Spray foam layers are called “lifts”. Never spray a lift more than 2” thick. If additional insulation thickness is desired, wait to apply the second lift until the first is cured. Adding a second lift before the first is cured can result in lower R-values.

Recommended lift thicknesses vary by manufacturer. Not waiting for lifts to cure and spraying too thick are the two most common DIY spray foam mistakes.

Deal with Obstructions

When spraying your picture frames in the stud cavities, spray behind obstructions like pipes, wires, ducts, and electrical boxes. Spraying over them can leave an uninsulated void between the sheathing and the pipe, wire, etc.

Know Spray Depth

Following the manufacturer’s recommendation for lift depth requires you to know how thick your spray is. You can buy spray foam depth gauges but homemade tools work just as well–and cost less. Wrap a piece of tape around a screwdriver, awl, or stiff piece of wire to check the depth as you spray.

Remove Overspray

Overspraying foam is a common occurrence–especially when first starting. Once the foam is dry, run a straightedge such as a carpenter square down the face of the studs if you have filled the entire cavity. Not only will it take the excess foam off the face of the studs, but it will reveal any high spots between the studs.

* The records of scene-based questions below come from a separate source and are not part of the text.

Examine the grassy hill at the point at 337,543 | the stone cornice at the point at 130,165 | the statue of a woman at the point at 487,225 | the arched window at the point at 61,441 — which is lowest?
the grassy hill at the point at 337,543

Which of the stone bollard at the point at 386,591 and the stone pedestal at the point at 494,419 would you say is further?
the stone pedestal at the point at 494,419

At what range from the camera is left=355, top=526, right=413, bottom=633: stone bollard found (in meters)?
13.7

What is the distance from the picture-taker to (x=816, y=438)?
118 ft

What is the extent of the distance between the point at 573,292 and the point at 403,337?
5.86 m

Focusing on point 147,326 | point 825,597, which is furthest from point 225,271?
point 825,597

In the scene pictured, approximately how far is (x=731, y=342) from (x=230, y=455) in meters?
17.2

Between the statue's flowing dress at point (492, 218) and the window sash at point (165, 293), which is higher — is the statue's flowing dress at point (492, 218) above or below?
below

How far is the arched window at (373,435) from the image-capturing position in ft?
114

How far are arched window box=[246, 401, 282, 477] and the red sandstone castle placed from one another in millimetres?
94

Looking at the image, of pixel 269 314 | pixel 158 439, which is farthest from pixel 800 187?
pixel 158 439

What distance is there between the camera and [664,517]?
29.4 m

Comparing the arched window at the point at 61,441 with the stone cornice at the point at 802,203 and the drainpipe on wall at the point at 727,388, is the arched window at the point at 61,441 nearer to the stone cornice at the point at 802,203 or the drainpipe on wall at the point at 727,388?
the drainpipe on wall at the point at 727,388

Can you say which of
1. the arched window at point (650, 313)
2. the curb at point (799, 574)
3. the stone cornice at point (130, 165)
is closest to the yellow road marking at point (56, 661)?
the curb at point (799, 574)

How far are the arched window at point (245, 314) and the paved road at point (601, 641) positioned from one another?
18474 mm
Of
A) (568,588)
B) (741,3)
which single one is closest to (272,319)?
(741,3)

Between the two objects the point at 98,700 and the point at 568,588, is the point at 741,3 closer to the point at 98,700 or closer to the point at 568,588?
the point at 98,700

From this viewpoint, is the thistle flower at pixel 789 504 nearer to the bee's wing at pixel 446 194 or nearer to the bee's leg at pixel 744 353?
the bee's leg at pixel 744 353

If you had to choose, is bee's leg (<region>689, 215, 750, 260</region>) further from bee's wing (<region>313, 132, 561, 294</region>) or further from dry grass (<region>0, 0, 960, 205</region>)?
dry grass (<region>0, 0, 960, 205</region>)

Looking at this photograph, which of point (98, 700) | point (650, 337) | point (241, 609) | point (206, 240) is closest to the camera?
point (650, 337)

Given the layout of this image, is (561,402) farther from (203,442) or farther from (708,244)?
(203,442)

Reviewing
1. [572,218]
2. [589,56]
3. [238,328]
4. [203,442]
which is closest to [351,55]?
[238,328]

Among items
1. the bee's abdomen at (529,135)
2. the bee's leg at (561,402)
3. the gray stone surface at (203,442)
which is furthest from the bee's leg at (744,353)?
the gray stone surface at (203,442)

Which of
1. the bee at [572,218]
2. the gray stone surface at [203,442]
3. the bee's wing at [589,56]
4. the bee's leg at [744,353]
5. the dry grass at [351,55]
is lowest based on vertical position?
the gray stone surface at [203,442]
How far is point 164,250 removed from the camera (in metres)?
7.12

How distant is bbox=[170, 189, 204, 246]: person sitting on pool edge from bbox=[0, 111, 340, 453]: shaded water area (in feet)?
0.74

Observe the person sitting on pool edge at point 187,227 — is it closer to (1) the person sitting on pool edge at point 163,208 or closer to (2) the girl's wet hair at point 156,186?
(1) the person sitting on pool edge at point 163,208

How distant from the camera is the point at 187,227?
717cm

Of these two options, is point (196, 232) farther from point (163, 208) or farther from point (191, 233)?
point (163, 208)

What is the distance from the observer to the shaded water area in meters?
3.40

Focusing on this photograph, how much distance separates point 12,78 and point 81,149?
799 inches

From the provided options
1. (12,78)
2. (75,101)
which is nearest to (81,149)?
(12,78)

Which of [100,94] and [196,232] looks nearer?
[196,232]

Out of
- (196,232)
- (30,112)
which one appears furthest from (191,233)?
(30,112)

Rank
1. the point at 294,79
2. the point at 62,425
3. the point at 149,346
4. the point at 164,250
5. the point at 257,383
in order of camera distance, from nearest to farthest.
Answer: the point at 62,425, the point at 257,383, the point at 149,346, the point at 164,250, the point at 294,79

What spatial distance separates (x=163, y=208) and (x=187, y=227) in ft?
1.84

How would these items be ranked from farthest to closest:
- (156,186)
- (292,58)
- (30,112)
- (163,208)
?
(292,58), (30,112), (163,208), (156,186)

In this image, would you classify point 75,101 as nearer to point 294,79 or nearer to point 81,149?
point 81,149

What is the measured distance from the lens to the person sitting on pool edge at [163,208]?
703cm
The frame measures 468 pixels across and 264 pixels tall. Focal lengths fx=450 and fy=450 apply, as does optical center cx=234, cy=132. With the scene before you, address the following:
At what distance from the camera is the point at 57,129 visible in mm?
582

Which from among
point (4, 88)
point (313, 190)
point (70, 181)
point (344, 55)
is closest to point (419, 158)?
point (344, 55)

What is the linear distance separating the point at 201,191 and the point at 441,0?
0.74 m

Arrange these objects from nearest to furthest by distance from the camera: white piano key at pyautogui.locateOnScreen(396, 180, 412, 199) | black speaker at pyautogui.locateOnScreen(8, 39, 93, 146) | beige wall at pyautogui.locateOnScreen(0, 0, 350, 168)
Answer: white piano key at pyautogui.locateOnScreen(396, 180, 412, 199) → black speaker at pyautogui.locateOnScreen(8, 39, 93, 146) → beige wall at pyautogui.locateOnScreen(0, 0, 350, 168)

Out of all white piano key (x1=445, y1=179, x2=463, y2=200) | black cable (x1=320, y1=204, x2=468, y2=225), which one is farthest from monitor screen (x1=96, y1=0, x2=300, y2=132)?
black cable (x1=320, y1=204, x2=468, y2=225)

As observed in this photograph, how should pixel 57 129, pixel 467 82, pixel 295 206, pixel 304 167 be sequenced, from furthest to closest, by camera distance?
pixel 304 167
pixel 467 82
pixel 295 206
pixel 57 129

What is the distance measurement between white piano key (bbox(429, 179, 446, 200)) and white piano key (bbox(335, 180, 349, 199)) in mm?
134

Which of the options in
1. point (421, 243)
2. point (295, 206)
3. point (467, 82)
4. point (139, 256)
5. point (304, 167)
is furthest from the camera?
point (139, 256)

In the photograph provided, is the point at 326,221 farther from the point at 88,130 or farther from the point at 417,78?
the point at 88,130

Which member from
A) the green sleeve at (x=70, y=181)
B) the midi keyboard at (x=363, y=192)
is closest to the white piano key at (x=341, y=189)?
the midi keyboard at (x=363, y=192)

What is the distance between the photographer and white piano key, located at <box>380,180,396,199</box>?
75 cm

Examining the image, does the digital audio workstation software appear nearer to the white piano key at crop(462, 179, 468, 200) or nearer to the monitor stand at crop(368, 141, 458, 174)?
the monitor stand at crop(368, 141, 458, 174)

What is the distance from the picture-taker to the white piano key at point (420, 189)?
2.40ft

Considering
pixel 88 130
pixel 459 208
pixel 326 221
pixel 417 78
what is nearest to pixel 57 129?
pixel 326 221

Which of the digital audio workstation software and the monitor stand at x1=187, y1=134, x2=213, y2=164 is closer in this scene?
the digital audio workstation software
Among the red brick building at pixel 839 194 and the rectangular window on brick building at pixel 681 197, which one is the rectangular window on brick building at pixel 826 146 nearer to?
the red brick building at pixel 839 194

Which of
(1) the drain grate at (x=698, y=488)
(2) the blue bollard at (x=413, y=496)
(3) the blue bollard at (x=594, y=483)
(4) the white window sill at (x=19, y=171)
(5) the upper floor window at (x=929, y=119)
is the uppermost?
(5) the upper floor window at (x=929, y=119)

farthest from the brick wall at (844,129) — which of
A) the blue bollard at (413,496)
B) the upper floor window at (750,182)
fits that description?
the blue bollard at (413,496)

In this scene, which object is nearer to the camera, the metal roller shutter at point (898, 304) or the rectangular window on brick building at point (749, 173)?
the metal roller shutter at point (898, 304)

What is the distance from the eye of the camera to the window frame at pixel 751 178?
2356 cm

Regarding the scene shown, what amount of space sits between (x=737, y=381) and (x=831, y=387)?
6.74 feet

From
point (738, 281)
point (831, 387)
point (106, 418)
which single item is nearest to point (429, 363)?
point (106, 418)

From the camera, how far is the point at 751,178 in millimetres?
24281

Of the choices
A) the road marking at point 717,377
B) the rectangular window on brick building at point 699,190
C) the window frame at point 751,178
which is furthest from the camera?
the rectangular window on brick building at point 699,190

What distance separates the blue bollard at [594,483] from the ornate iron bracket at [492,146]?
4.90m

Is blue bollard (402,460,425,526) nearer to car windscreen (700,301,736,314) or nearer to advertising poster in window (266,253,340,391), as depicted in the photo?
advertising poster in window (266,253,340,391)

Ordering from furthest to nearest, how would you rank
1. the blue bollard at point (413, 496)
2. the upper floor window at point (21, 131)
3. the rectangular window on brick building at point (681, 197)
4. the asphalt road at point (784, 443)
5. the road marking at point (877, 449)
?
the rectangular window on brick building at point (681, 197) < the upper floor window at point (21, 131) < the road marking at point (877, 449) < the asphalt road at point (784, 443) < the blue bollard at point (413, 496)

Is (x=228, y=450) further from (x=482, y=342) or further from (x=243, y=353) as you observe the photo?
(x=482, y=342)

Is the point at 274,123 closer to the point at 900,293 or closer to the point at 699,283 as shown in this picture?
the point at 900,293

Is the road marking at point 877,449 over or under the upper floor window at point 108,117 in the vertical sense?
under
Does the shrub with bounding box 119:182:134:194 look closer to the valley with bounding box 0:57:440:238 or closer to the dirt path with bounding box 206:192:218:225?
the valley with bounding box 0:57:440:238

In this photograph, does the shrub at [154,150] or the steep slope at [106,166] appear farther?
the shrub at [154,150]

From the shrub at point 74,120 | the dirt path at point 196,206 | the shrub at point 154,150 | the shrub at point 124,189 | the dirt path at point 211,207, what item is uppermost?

Depending on the size of the lumps, you can remove them with a utility knife, hand saw, or wire brush. The wall should have no protrusions that interfere with applying drywall.

Combining Spray Foam and Batts

Spray just enough foam into the cavity to end up with about 1 ½” of cured product. Split fiberglass batts lengthwise to finish insulating the cavity. This system combines the air-sealing properties of spray foam with the money-saving use of fiberglass. Using R-13 batts results in about R-17 wall insulation.

Do not compress the fiberglass. It loses insulation value as air is squeezed out of it. Do not spray less than one inch of cure foam. It will lose its air barrier properties.

You must cover cured spray foam in all living areas with a thermal barrier, such as drywall. An exception is rim joist cavities. Non-living areas such as attics and crawl spaces can be left uncovered. Exposed foams must have a Class A fire-resistant rating. If not, you must cover them with drywall.

Rim Joists and Bottom Plates

Uninsulated rim joists are one of the top heat loss areas of a house. Spray foam is a popular and easy way to solve the problem. Spray the foam at least 2” thick onto the joist and down over the bottom plate to cover the joint with the concrete foundation. No need to picture frame these small areas.